**TO BE DONE**
Copy the rows below word for word, starting at the line that contains "What is the order" and continuing through the final row. Omit the pictures from your copy.
========================
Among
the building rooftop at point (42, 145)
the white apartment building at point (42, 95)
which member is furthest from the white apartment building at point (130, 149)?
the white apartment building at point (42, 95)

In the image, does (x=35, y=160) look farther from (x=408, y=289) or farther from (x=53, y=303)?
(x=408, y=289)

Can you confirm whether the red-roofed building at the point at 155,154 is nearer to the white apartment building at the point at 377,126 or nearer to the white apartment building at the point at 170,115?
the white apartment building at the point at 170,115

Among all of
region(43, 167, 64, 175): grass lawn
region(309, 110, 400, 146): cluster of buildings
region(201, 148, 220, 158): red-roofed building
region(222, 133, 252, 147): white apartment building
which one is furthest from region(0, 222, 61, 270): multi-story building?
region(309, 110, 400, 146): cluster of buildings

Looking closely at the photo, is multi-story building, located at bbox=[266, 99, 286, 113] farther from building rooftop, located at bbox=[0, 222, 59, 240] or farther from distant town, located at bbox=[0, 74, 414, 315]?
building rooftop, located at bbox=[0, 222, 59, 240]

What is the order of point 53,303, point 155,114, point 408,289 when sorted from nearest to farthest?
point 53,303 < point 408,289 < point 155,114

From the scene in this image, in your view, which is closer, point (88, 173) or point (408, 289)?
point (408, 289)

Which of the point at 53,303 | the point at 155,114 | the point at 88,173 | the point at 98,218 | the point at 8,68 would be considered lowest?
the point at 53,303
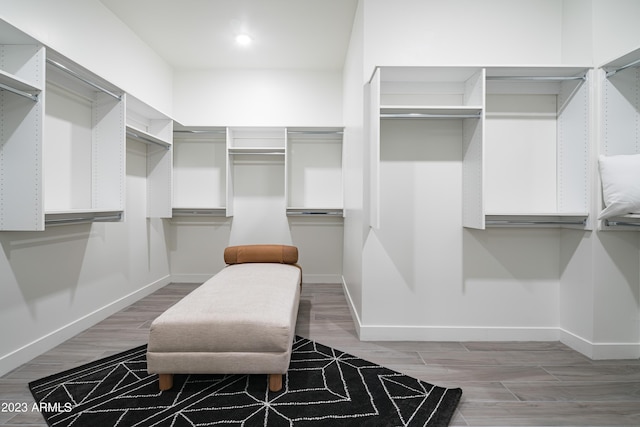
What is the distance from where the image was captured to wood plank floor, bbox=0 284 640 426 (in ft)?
========================
**RESULT**
What is the order of point 53,303, point 155,114, point 408,289 when sorted from nearest to farthest?
point 53,303 < point 408,289 < point 155,114

From the scene in this image, in your view, which is closer, point (88, 173) or point (408, 289)?
point (408, 289)

Which of the point at 53,303 | the point at 155,114 | the point at 88,173 | the point at 98,218 | the point at 8,68 would be considered lowest?
the point at 53,303
What is the distance from where the image was captured to wood plank floor, bbox=0 284 640 426 (in ft)?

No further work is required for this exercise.